How is 'rock snot' affecting rivers in Michigan?

Last updated at 05:32
rock-snot.Mark Hoddle
The rock snot can form large, thick mats which cover riverbeds

Rivers in the US state of Michigan have been affected by a rather unusual type of algae.

Commonly referred to as 'rock snot', the algae has been spotted in the state's Manistee River and it's led scientists and environmental authorities to look into how much of a problem it could be.

So why is the rock snot such a concern? It's because the algae, which is formally known as didymo, can form thick white or brown mats on hard surfaces, including the bottom of streams and rivers.

Didymo is actually microscopic algae which means it can't be seen with just the human eye, but this tiny organism is able to produce stalks which form the thick layers found in certain bodies of water.

It was first seen in Michigan back in 2015 in the state's St.

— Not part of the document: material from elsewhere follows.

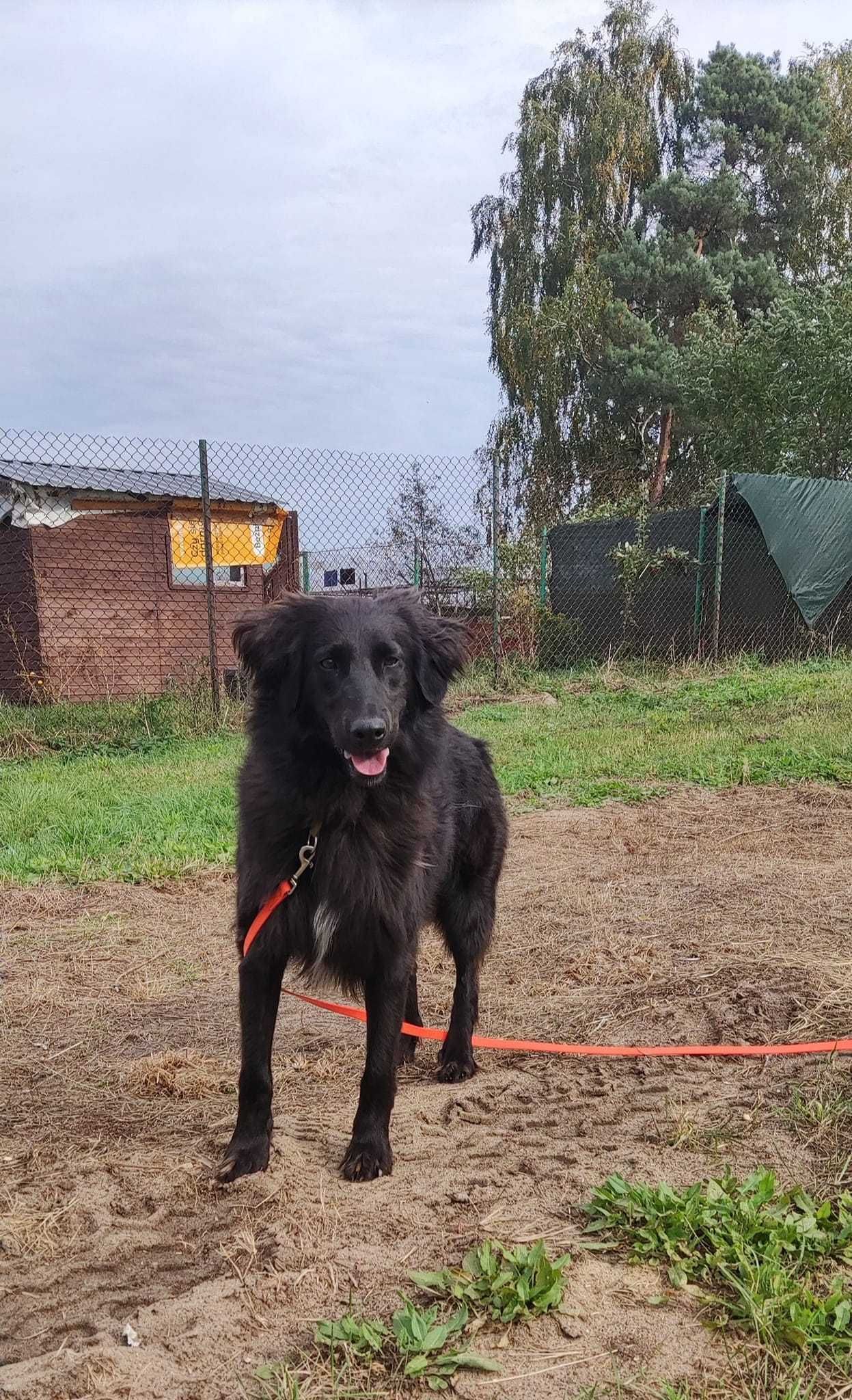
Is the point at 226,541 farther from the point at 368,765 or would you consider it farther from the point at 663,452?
the point at 663,452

Marys River.

rock-snot.Mark Hoddle
Rock snot, which is formally known as didymo, has a texture similar to wet wool

Unlike other types of algae, didymo thrives in low-nutrient cold water rivers and streams.

"They grow in really cold water, and they tend to bloom or produce these stalks under really low-nutrient conditions," Ashley Moerke who is a freshwater ecologist and professor told local Michigan News, MLive.

"So, it's actually the opposite of what we see with the blue-green algae, those harmful algal blooms; it's the low nutrients that seem to be driving some of these blooms instead."

The thick layers of rock snot found in rivers like ones in Michigan can pose a danger to many of the organisms which live at the bottom of streams and rivers. This can also have an impact on fish like trout as their food sources may be affected.

rock-snot.Mark Hoddle
The rock snot can pose a threat to certain organisms and fish

Didymo can also be bad news for people too. It can be pose problems for people trying to fish and can actually be spread by human activities including kayaking and canoeing. The algae can unknowingly stick to boats, clothes and fishing hooks and lines, and remain there for weeks.

People who fish or boat in areas which are known to have rock snot have been told to clean all their equipment, drain the water fully, and dry their fishing gear and boats between uses to reduce the chances of the rock snot spreading.

There isn't a way to completely remove rock snot from the environment at the moment, but researchers are looking to find out more about it including its life cycle, how it spreads and the impact it has on cold-water ecosystems.